Washington, DC – Last year, as part of the health care reform law, U.S. Senator Sheldon Whitehouse (D-RI) helped lead the successful fight to end the Medicare Part D prescription drug “doughnut hole” which leaves thousands of Rhode Island seniors paying the total cost of their prescription drugs every year. According to a recently released report by the Centers for Medicare and Medicaid Services, more than 10,600 Rhode Island seniors have received prescription drug discounts as a result of the law, for a total savings of over $5.5 million as of the end of October. In addition, recent data shows that Rhode Island leads the nation in the percentage of Medicare enrollees who have received a free annual wellness visit.
“As I travel around the state, I’ve heard countless stories about Rhode Islanders affected by the dreaded Medicare Part D doughnut hole,” Whitehouse said. “Far too many seniors are forced to choose between taking their medication and putting food on the table or paying their bills. I’m pleased that so many Rhode Islanders have received prescription drug discounts as a result of closing the doughnut hole, and I’m going to continue to fight to lower drug prices.”
The doughnut hole exposes seniors to the full cost of prescription drugs after their yearly drug expenses exceed $2,840. Drug coverage doesn’t resume until total drug spending hits $6,447 for the year – a high threshold for seniors on low, fixed incomes. The Affordable Care Act addresses this problem by closing the doughnut hole in phases over a ten-year period. Last year, all Medicare beneficiaries who were affected by the doughnut hole received a one-time payment of $250 to help offset the cost of their prescription drugs. This year, patients are receiving a 50 percent discount on all brand name drugs purchased while they are in the doughnut hole.
On average, Rhode Island seniors who fell into the doughnut hole this year saved nearly $520 each.

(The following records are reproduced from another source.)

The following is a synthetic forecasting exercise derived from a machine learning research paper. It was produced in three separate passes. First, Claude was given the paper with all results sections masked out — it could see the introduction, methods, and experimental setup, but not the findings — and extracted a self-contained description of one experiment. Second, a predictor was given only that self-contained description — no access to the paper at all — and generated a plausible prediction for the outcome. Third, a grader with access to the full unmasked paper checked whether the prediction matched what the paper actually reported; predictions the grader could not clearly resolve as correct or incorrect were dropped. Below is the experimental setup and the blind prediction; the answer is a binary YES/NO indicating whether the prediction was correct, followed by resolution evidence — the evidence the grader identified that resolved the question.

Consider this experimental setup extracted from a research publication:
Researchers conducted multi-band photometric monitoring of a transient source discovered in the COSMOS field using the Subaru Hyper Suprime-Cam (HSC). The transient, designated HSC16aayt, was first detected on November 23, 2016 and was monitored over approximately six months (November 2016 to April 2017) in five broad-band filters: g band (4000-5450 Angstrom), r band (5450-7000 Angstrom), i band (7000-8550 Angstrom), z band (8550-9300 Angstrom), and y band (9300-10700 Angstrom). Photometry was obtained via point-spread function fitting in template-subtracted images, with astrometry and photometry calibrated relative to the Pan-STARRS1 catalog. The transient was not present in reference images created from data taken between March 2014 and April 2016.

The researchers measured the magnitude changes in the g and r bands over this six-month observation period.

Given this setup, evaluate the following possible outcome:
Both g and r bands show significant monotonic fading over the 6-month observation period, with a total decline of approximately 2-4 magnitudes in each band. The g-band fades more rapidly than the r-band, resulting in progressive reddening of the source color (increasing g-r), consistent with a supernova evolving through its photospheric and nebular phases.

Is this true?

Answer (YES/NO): NO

Whitehouse also supports legislation to allow Medicare to negotiate drug prices with pharmaceutical companies, which would deliver further savings for seniors. Current law prevents Medicare from negotiating drug prices, even though it could produce substantial savings. The Veterans’ Administration has long been negotiating prices for their beneficiaries and, according to a study by the National Committee to Preserve Social Security and Medicare, pays an average of 48 percent less for the top 10 prescription drugs than Medicare. The same study estimated that allowing Medicare to negotiate these prices could save up to $24 billion annually.